● **JOB 1**
List every place or publication named in the news passage on Canada's immigration levels.

OTTAWA--Canada's immigration minister is mulling whether to reduce the number of permanent residents the country allows entry to in 2025.

Marc Miller said no official decision has been made. "We're looking at it in the context of what the economy needs," he said in a brief interview with The Wall Street Journal.

Last year, Miller said the country was set to allow entry of 500,000 permanent residents, or immigrants legally permitted to work or live in the country. Miler intends to unveil the government's immigration-level plan for 2025 and beyond no later than Nov. 1.

Cutting the level lower would arguably mark one of the biggest sea-changes yet in government immigration policy since Prime Minister Justin Trudeau took power in 2015, amid growing pressure to help slow population growth due to higher shelter costs, and strains on the health care and social services.

● **SUPPLIED RECORDS**
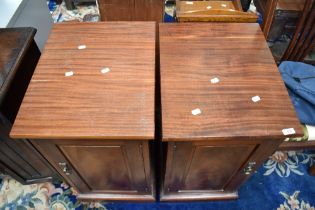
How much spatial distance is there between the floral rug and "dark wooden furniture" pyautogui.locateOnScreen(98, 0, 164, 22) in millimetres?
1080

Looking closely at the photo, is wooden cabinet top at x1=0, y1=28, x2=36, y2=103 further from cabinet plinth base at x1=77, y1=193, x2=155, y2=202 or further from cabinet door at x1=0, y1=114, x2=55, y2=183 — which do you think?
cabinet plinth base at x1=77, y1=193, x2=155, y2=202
* * *
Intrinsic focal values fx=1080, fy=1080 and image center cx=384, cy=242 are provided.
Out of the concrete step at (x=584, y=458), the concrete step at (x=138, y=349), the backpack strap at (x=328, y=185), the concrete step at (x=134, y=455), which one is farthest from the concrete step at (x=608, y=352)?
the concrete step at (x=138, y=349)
--
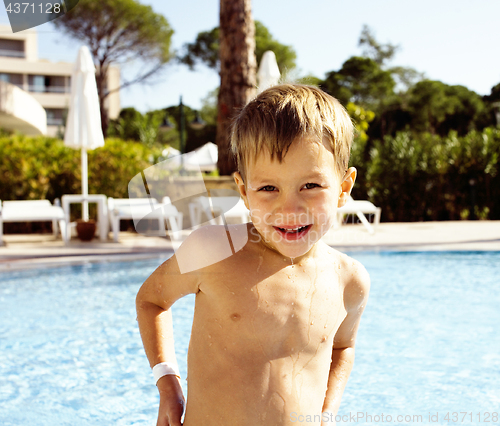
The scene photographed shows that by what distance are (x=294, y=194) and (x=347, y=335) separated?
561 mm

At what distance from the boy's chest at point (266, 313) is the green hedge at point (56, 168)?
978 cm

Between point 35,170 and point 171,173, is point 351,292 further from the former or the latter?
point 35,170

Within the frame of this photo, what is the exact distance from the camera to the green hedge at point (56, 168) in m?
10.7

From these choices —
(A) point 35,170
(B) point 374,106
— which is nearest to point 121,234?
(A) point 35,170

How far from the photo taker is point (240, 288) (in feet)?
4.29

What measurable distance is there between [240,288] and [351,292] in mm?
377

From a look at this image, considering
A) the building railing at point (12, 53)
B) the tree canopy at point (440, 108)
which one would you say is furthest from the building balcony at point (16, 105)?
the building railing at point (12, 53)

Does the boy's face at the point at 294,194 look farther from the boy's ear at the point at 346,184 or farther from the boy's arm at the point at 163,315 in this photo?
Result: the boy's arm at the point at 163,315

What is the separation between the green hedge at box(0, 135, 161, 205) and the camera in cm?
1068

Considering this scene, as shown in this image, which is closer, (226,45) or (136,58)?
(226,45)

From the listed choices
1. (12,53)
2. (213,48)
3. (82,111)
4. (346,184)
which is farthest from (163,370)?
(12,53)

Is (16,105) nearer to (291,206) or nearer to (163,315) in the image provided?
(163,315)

● **JOB 2**
Please extract every line of the entries that contains the string "image", where case counts.

● **COMPLETE RESPONSE 1**
Ottawa
Canada
The Wall Street Journal

● **COMPLETE RESPONSE 2**
Intrinsic focal values fx=1080, fy=1080 and image center cx=384, cy=242 are provided.
From a look at this image, considering
Considering this scene, as shown in this image, which is closer, (226,45) or (136,58)?
Is (16,105) nearer to (291,206) or nearer to (163,315) in the image provided?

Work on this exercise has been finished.